Le médecin conclut : « À l’exclusion de ces cas dans lesquels la sieste vient combler une dette, que celle-ci touche à la quantité ou à la qualité du sommeil, on peut dire pour conclure que celle-ci est un complément tout à fait recommandable et positif au sommeil nocturne, et que même lorsqu’elle n’est pas le résultat d’une adaptation de l’homme à son environnement ou à ses contraintes professionnelles, ses effets sont bénéfiques pour l’organisme et pour sa santé, à condition toutefois qu’elle reste suffisamment courte pour ne pas perturber le sommeil nocturne. »
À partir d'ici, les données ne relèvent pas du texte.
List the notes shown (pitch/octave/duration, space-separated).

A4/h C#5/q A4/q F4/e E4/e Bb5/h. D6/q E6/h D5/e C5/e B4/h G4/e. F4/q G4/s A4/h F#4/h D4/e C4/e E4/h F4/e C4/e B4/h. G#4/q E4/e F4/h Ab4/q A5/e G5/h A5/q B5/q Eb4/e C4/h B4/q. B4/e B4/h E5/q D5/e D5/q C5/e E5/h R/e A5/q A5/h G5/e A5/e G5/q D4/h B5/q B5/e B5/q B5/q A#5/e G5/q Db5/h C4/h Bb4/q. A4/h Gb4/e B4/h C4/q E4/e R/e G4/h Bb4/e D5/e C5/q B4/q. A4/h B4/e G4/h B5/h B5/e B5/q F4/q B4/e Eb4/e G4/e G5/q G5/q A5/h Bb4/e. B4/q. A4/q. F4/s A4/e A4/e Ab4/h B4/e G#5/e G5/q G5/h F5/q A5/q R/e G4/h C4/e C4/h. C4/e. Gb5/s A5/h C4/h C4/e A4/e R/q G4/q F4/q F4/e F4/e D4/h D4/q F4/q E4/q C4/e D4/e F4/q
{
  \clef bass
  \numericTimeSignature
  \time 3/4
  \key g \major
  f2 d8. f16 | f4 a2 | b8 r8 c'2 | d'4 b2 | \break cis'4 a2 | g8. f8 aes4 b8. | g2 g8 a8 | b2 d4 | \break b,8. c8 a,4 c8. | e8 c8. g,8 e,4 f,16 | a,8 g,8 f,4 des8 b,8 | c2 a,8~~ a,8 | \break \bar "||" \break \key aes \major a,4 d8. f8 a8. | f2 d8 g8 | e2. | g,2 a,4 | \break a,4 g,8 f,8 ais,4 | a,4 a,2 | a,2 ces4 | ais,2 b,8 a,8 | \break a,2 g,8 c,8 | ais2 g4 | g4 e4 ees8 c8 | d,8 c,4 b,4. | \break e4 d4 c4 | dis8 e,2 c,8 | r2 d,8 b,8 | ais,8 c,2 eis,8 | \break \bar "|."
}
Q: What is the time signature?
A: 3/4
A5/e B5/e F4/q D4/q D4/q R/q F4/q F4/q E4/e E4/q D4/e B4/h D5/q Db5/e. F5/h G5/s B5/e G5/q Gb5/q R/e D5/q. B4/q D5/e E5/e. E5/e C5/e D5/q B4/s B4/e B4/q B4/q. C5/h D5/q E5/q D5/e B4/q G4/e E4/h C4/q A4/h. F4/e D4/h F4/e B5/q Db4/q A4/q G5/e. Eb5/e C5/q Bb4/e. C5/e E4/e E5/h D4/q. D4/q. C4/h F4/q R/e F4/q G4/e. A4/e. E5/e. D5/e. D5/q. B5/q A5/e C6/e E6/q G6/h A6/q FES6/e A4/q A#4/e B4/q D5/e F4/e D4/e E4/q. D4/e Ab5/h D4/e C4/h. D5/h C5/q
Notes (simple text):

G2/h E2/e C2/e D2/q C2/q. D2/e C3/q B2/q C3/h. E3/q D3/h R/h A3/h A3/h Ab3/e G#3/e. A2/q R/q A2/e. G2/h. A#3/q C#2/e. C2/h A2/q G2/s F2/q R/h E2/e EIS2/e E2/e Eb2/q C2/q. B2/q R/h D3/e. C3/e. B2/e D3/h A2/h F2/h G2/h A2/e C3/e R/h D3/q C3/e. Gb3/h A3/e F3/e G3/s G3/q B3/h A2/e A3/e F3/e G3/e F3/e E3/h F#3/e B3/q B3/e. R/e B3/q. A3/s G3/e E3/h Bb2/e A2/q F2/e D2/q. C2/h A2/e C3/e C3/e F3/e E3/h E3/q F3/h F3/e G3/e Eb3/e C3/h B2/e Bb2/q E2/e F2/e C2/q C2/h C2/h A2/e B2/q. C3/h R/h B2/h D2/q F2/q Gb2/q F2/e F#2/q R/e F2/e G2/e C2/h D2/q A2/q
Pour ma part, la sieste est indispensable à la variabilité des durées de mes nuits, avec ou sans calmants. J’y trouve le repos nécessaire à l’écriture, la lecture et l’étude, car autodidacte invétéré, je travaille chaque jour à approfondir mes connaissances dans tous les domaines, entretenant le rêve diurne d’en restituer un jour, sous forme de livre ou autre, la substantifique moelle à un public qui n’existe pour l’heure que dans mon imagination. Les addictions ont détérioré mon sommeil et l’abstinence l’a restauré dans ses vertus réparatrices. S’endormir par l’alcool, le cannabis ou autre, c’est laisser la substance dicter au corps sa loi d’un repos qui ne sera réveillé que par le manque. A l’inverse, un sommeil abstinent se conclut par la satiété énergétique, l’impression d’avoir bien dormi, dormi pleinement jusqu’à s’être pleinement régénéré.

La sieste du chat
Le chat, champion hors catégorie de l’art de la sieste.

Sources :

(2011). La Sieste. Études, 415, 89-98. Disponible sur CAIRN : https://www.cairn.info/revue-etudes-2011-7-page-89.htm

Jacques Dars, Les Carnets secrets de Li Yu. Un art du bonheur en Chine, éditions Philippe Picquier, 2003, p. 240.